Corn yields called average, soybeans better than expected

Jake Frey of rural Pocahontas unloads on the go into a grain cart driven by Billy Dunnigan as he continues to shell corn Friday.
Jake Frey of rural Pocahontas unloads on the go into a grain cart driven by Billy Dunnigan as he continues to shell corn Friday. News Leader

Area farmers are experiencing “average” corn yields this fall.

Bob Luitjohan, president of Oberbeck Grain Co. in Highland, said while some farmers reported producing more than 200 per acre this harvest, most yields are running about 165 to 170 bushels per acre.

“The corn yields are actually better than I thought they would be,” he said. “I was anticipating, with the heavy rains earlier this spring, it would have led to smaller crop yields this fall.”

Overall, Illinois corn yields are at 171.64 bushels an acre, down from the 200 bushels an acre produced last year, according to the U.S. Department of Agriculture (USDA).

The USDA projection, however, is above the state’s three-year average of 163.01 corn bushels an acre.

According to statistics compiled by Darin Grotefendt, a crop insurance specialist with Farm Credit in Illinois, Madison County farmers on average produced 130.625 bushels of corn per acre from 2006-13.

Last fall, local farmers experienced a bumper corn crop, with some farmers producing between 220-250 bushels of corn per acre, Luitjohan said.

Darrel Good, a University of Illinois agricultural economist, said there is some question whether the projections will change enough this fall to result in higher prices than currently forecast and reflected in the futures market.

“Prospects for year-ending stocks to be smaller than the current projection of 1.713 billion bushels could come from a smaller production forecast or from a larger consumption forecast,” Good said.

Last year, Madison County farmers planted 107,800 acres of corn and 111,800 acres of soybeans.

This year’s acreage totals were not available on Monday. But Grotefendt said he didn’t expect a significant change for last year’s numbers.

Soybean yields up

The area’s soybean crop was going better than Luitjohan anticipated.

“The first crop soybean yield was running between 60 to 70 bushels per acre,” he said on Friday.

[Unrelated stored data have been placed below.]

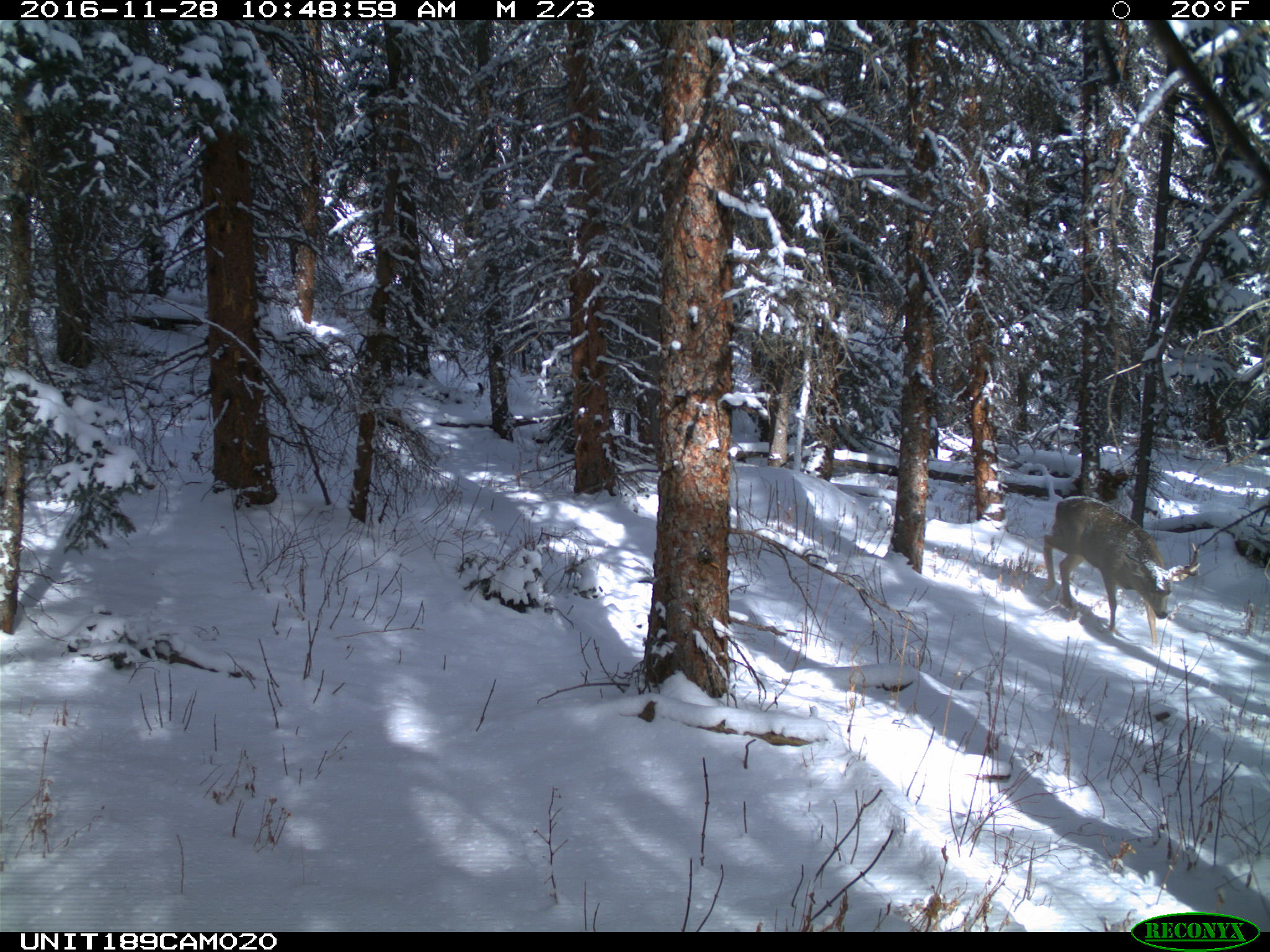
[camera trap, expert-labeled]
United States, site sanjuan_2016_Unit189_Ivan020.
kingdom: Animalia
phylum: Chordata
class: Mammalia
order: Artiodactyla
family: Cervidae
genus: Odocoileus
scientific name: Odocoileus hemionus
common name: mule deer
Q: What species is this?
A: Odocoileus hemionus (mule deer).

But Luitjohan expected double crop soybean production will likely be considerably less, because of the June rains. This was the wettest June since the National Weather Service began keeping such records in the late 1800s.

Illinois, however, still led the nation in soybeans planted with 10.1 million acres in the ground, 300,000 more than last year, according to the USDA.

It was second in corn acres with 11.8 million, 100,000 less than last year.

The USDA earlier boosted estimates for domestic output of soybeans this fall, which initially drove soybean prices lower.

The USDA pegged the harvest at 3.935 billion bushels on yields of 47.1 bushels an acre, surpassing analysts’ estimates for 3.838-billion-bushel production on yields of 46 bushels an acre.

Futures running mixed

Grain futures were running mixed Monday morning.

Corn for December delivery, the most actively traded contract, the price was running at $3.7520 a bushel on the Chicago Board of Trade, while November soybeans were at $8.94 a bushel.

Locally, corn prices were running slightly lower at $3.66 a bushel at Oberbeck’s Highland location, and $3.86 at its New Douglas facility.

Soybeans were running $8.74 a bushel at both of Oberbeck’s locations on Monday morning.

Luitjohan said he expects the corn and soybean prices will remain pretty consistent for the next two weeks or so.